40 Acres: A Gripping Apocalyptic Thriller of Resilience and Survival

By Thom Ernst

Rating: A-

Hailey Freeman’s ancestors are no strangers to defending their land. Freeman (Danielle Deadwyler) is a descendant of African American farmers who broke ground after the first Civil War. Her stand begins after a national food shortage incites a second Civil War.

The latter ushers in a societal upheaval with the cinematic structure of an Alex Garland script.

40 Acres, by first-time feature director R.T. Thorne, envisions an apocalyptic scenario that has people holed up in farmhouses, defending themselves against violent scavengers. Even in its worst-case scenario, it’s a situation that doesn’t seem entirely unrealistic, making it difficult not to ask oneself, “What would I do if that happened?” 

Danielle Deadwyler as Hailey Freeman in 40 Acres

By adhering to Freeman’s 200-year ancestral background and her current relationship with her Indigenous partner, Galen (Michael Greyeyes), there are in this film layered echoes of persecution, landownership, institutionalized racism and deep-rooted distrust. This choice of heritage carries a lineage that feels rooted in the perseverance of those once forced to forge new beginnings on unfamiliar soil and now forced to hold onto it.

The film deepens this thematic thread by pairing Freeman with Galen, whose Indigenous ancestry comes with its own legacy of survival and resistance in the face of colonization. These blended backgrounds are not incidental; they braid a subtext into the film’s apocalyptic scenario, suggesting that the struggle to defend one’s land is, for some, not a new battle but a recurring motif woven into lived history. It carries with it generational wisdom and the trauma of displacement, resilience, and defence of home.

Much of the film’s focus is on Freeman and her son, Emanuel (Kataem O'Connor). Deadwyler plays Freeman with fierce, often frustrating, single-sightedness. We might be able to relate to her determination to keep her family alive, but it is less likely we will find ways to actually like her.

She is relentless, unforgiving and without humour. The closest we see to tenderness is when she gently scolds the youngest child for wasting bullets after shooting a man when she should have used a blade. (It’s also one of the film’s moments of dark humour.)

Emanuel stands at the threshold of independence, eager to carve out his own space beyond the protective circle his family has long maintained. He’s not reckless—he knows enough of the world to be cautious—but he isn’t wired with the same reflexive mistrust that governs his mother.

The family lives by a shoot-first-ask-questions-later code, and it has served them well. Freeman is unquestionably the one in charge, her authority clear and never challenged.

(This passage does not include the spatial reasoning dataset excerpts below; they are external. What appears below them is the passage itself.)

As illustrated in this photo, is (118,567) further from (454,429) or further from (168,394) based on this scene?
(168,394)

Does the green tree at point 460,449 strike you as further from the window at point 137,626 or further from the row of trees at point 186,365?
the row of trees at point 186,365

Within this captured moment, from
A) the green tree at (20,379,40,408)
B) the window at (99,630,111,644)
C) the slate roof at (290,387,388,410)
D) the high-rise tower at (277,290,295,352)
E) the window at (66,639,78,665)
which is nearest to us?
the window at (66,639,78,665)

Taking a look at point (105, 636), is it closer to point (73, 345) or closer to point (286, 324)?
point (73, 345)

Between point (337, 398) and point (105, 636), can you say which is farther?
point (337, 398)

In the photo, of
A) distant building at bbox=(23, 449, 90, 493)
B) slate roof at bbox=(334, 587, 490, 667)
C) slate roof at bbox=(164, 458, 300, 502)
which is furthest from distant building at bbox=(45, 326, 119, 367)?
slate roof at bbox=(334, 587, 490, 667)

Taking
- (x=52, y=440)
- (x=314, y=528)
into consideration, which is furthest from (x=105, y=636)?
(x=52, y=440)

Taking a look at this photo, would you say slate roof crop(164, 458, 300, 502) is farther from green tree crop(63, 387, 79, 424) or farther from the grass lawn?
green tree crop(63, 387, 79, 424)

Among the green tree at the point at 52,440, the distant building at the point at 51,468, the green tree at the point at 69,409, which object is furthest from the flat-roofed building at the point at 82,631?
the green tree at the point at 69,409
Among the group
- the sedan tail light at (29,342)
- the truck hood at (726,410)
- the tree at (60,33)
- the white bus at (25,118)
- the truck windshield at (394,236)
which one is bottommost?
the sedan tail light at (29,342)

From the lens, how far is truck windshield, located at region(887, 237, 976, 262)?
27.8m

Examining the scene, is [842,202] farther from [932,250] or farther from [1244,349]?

Even Galen, who matches her resolve when it comes to safeguarding the land and family, never postures as a subordinate, yet he offers no resistance to her lead. There’s a mutual respect between them—a quiet resolve that doesn’t require explanation. For Emanuel, that alliance is both a comfort and a constraint. That is until—in one of the film’s few requisite scenes of budding romance—he spots Dawn (Milcania Diaz-Rojas), a beautiful young stranger, bathing alone in the lake. She rises, unaware of his gaze, and with a toss of her head sends an arc of water flying—a scene as familiar to cinema as the closing credits.

For all its reflective history and pointed socio-political commentary, 40 Acres is first and foremost a vivid and wildly entertaining action film. The opening sequence—sensationally staged within the twisting maze of a cornfield—pushes viewers to the edge of their seats before they’ve had a chance to settle into them. Though it stops short of horror, 40 Acres carries the haunted spirit of a dark thriller.

As a feature-film directorial debut, 40 Acres marks a stunning entrance for Thorne into the cinematic landscape—Canadian or otherwise.

40 Acres is directed by R.T. Thorne and stars Danielle Deadwyler, Micheal Greyeyes, Kataem O’Connor and Milcanea Diaz-Rojas. 40 Acres opens July 4, 2025 at selected theatres.